*Dataset extract*
* start *

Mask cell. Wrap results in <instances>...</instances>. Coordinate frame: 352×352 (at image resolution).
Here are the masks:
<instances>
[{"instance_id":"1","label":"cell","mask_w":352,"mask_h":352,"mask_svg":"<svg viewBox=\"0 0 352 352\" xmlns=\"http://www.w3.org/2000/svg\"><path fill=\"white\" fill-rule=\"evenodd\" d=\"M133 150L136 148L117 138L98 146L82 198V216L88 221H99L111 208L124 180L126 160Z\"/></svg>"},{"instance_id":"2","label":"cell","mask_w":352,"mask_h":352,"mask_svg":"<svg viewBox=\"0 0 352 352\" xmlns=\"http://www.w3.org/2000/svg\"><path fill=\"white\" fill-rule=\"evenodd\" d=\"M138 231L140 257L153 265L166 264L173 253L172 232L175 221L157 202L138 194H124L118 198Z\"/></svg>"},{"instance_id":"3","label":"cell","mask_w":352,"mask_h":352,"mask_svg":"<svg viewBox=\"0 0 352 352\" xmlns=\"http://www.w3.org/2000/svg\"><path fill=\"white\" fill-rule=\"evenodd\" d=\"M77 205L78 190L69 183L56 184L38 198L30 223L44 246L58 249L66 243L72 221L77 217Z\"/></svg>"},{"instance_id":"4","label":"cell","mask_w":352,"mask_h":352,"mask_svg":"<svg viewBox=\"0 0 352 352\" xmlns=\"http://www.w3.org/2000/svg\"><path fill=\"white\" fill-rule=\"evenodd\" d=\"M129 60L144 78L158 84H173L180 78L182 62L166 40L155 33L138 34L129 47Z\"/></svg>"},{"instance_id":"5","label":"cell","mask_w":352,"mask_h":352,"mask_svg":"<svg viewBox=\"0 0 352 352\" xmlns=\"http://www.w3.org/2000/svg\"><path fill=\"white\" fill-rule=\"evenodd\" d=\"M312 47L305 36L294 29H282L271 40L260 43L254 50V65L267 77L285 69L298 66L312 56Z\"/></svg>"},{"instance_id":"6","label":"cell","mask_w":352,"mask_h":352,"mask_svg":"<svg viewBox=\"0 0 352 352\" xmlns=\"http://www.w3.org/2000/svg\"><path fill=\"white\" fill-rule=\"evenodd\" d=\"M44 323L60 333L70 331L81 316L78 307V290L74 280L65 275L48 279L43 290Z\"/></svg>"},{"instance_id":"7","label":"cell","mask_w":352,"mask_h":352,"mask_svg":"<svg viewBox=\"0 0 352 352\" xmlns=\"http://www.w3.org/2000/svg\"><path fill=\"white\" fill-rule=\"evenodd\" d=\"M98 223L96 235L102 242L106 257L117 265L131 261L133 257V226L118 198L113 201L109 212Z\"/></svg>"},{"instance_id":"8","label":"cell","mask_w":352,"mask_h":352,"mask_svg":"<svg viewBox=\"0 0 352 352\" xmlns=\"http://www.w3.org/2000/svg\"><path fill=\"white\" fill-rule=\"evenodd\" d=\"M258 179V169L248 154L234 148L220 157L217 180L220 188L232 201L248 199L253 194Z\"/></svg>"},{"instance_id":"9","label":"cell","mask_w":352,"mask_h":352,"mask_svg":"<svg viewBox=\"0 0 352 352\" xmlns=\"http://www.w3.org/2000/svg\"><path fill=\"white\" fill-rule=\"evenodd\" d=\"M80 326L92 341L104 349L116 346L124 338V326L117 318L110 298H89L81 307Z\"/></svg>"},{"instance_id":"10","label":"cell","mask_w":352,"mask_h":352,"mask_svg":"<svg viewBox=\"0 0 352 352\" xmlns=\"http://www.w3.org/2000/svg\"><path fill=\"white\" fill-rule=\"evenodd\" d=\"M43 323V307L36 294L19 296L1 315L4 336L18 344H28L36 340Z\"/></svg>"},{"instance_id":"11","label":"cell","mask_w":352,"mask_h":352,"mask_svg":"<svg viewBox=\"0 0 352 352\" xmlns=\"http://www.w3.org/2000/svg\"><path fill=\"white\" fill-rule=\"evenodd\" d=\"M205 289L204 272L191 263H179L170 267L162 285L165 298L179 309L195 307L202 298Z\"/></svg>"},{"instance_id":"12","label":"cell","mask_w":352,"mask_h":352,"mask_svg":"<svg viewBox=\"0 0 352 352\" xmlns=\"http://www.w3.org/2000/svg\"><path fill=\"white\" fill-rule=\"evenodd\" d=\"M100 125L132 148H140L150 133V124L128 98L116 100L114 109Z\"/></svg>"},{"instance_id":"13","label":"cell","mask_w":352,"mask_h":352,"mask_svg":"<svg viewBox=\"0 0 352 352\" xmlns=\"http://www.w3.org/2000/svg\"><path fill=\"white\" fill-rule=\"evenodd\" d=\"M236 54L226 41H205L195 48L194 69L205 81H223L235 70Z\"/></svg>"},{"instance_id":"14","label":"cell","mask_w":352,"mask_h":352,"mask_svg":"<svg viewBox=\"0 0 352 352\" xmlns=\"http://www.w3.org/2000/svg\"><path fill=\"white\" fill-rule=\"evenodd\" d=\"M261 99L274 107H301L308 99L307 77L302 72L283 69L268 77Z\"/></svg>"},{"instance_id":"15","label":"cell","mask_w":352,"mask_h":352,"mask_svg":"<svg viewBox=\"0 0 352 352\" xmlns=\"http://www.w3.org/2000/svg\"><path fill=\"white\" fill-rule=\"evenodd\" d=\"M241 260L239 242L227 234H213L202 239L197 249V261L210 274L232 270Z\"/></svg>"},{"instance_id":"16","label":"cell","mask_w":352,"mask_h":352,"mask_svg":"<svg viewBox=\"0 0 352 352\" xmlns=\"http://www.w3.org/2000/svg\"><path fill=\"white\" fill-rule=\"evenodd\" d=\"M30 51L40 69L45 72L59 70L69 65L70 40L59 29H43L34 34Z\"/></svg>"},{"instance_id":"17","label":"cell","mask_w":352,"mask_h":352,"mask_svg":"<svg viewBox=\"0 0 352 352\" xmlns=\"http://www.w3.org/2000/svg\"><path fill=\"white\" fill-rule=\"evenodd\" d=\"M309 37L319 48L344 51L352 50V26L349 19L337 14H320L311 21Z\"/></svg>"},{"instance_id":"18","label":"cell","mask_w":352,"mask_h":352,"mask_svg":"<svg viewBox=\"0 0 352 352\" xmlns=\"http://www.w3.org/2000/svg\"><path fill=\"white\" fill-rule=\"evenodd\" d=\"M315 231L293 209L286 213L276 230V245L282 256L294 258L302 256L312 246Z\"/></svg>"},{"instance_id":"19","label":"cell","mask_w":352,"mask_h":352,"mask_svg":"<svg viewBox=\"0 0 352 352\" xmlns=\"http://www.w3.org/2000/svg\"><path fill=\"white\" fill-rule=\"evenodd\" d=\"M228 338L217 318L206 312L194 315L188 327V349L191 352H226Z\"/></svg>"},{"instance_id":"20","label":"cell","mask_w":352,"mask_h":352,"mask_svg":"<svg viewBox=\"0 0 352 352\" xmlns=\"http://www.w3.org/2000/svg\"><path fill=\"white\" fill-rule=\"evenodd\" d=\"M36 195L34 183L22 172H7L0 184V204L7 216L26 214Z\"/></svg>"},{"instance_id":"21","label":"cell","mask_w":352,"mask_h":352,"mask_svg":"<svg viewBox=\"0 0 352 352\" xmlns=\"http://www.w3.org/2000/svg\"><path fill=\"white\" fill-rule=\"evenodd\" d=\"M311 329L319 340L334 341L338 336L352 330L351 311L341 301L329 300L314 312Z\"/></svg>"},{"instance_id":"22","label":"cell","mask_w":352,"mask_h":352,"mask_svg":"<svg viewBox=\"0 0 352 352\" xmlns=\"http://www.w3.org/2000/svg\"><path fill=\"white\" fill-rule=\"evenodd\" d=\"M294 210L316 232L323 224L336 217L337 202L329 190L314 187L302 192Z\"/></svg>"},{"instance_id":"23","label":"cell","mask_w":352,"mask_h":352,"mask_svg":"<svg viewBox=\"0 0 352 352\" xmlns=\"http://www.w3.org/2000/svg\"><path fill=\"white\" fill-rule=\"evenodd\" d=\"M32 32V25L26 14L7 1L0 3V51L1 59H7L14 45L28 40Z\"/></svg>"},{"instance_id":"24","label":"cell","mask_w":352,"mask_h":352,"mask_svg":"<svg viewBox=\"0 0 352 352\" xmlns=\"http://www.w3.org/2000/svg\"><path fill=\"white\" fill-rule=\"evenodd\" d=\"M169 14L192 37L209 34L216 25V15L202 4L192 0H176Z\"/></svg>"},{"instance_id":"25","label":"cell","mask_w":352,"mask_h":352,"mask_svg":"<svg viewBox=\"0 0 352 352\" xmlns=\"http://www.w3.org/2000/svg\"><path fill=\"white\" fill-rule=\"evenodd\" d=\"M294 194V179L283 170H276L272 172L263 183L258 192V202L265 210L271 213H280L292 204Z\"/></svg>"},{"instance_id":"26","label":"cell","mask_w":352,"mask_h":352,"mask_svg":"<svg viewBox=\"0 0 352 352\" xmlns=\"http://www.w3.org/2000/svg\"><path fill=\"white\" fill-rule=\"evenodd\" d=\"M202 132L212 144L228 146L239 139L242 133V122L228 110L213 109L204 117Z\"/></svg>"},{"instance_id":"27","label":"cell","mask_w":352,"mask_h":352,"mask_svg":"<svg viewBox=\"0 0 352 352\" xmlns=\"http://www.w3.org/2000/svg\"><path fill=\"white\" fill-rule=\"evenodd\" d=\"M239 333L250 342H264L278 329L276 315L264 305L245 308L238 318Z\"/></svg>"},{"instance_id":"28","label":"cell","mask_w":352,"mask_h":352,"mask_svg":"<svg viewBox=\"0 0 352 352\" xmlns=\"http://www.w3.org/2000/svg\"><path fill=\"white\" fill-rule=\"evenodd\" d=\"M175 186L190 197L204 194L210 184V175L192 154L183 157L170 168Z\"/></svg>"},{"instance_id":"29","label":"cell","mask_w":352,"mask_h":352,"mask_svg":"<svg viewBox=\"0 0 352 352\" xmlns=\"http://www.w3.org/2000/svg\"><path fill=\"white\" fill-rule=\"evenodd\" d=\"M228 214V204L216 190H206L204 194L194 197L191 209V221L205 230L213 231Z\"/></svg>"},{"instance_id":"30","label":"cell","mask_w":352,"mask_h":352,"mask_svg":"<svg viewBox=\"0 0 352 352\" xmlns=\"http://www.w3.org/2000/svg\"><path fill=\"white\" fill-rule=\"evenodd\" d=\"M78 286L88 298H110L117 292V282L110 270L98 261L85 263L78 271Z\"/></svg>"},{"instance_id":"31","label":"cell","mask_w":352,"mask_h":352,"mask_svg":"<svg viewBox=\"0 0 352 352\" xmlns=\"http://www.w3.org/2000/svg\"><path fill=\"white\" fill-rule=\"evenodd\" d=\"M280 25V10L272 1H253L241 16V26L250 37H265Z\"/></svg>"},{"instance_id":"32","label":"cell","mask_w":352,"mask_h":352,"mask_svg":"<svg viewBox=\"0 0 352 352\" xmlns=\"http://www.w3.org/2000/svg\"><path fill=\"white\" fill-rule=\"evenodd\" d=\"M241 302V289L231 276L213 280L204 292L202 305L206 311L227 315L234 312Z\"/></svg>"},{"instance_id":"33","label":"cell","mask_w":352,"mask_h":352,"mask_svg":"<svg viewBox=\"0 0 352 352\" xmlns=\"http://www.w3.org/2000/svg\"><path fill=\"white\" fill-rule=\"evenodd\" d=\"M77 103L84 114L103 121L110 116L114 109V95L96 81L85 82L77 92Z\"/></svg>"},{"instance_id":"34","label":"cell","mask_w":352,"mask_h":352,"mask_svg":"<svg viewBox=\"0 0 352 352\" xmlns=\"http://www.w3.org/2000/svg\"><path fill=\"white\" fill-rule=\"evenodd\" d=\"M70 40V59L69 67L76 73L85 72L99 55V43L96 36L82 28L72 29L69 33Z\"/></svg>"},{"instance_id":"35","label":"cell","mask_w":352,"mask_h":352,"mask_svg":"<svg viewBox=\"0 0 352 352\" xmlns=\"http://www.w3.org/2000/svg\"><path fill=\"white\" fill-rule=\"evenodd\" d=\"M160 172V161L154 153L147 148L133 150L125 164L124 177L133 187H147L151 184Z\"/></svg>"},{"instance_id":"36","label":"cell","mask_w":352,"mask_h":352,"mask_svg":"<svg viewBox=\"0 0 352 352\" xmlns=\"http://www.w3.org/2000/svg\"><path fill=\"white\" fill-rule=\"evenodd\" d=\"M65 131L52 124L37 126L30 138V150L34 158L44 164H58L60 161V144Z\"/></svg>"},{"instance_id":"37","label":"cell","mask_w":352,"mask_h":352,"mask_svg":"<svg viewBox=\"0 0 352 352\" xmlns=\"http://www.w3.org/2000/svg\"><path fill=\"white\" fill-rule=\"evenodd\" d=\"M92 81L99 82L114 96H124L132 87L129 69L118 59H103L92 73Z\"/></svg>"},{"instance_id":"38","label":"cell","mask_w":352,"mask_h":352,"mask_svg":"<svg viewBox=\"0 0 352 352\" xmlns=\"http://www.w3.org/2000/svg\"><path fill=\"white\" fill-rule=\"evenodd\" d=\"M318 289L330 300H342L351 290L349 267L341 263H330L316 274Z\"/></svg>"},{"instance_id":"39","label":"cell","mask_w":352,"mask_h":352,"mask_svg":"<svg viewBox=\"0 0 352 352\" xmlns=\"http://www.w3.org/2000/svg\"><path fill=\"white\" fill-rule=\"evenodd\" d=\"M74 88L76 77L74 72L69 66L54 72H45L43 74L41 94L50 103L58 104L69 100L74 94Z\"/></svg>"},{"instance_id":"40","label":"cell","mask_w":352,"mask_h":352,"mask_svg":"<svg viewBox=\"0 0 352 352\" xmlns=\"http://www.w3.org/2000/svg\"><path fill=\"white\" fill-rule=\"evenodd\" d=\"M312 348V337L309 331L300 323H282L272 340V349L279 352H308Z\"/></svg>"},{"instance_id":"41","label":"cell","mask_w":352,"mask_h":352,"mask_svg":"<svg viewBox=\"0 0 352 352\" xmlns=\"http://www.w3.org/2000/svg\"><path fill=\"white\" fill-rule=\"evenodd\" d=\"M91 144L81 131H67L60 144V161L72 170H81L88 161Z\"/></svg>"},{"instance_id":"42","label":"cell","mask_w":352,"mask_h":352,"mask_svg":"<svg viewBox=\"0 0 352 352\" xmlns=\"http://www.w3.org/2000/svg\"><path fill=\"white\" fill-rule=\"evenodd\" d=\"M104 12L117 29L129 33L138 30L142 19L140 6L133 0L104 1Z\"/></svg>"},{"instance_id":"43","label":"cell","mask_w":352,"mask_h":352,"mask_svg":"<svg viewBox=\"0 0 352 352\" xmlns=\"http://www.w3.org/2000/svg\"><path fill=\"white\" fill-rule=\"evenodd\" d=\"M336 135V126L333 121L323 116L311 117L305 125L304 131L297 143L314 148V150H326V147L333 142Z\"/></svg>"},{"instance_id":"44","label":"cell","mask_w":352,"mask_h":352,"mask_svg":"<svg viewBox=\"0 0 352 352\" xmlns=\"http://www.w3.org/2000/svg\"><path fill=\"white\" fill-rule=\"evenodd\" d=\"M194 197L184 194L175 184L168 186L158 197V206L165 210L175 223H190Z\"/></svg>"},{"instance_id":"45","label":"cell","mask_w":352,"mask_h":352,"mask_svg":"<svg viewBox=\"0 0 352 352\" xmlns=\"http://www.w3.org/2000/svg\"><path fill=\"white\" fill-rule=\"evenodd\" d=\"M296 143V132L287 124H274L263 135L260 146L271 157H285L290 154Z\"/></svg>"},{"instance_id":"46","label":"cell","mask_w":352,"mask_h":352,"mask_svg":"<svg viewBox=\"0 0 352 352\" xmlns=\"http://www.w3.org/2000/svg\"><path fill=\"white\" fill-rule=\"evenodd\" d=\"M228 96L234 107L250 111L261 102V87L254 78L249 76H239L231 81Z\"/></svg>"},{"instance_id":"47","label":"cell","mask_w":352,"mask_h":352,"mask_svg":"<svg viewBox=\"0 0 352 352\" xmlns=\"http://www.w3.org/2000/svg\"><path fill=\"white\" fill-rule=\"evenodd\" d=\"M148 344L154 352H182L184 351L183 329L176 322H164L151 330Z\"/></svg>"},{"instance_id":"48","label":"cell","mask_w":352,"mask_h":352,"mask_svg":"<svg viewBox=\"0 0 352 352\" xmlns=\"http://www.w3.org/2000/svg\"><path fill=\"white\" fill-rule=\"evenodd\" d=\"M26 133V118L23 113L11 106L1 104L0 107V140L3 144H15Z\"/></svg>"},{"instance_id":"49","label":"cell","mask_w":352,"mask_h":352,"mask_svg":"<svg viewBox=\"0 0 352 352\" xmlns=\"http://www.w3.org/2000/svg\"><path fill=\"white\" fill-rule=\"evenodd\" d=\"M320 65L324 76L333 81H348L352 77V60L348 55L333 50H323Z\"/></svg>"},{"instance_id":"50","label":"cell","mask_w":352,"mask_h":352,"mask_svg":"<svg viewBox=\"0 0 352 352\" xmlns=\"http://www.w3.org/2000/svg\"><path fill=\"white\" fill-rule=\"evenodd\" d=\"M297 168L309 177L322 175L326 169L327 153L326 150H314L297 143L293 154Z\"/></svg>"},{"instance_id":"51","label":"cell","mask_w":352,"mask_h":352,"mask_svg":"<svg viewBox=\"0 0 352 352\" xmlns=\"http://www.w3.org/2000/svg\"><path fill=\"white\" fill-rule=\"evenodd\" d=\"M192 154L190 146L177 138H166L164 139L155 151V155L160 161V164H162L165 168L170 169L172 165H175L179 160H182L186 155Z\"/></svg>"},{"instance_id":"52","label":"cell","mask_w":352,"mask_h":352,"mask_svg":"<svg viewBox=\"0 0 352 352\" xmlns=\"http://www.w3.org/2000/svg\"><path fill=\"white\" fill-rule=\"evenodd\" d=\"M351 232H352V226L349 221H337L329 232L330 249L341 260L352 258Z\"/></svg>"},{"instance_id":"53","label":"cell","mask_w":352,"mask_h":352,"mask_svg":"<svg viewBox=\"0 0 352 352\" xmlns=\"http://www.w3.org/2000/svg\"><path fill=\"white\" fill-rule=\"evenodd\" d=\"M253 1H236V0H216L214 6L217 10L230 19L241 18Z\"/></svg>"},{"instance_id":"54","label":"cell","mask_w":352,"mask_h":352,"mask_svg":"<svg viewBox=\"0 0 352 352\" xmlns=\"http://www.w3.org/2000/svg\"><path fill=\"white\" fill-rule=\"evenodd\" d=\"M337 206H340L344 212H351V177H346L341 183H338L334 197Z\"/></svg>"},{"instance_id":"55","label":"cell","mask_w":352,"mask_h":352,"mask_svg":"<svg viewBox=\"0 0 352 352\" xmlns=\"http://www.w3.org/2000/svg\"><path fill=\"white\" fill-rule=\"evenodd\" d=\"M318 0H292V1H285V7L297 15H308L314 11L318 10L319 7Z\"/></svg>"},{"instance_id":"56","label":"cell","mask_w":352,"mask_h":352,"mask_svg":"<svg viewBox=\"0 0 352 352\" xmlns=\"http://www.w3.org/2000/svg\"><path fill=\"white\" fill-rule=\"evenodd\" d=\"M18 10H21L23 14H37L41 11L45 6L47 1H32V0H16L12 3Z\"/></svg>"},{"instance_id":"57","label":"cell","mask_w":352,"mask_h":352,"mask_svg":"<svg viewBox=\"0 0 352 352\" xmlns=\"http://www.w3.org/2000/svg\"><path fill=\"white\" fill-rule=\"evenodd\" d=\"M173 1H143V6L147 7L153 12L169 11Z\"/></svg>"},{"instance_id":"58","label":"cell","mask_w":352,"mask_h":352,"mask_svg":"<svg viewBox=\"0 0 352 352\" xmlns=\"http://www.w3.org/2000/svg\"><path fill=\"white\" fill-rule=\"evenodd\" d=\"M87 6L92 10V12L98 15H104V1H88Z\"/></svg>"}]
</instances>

* end *

*Task requirements*
Report how many lines in the rows above contain the string "instances", counting only matches with the same capitalization, and give only the number.

*Final result*
3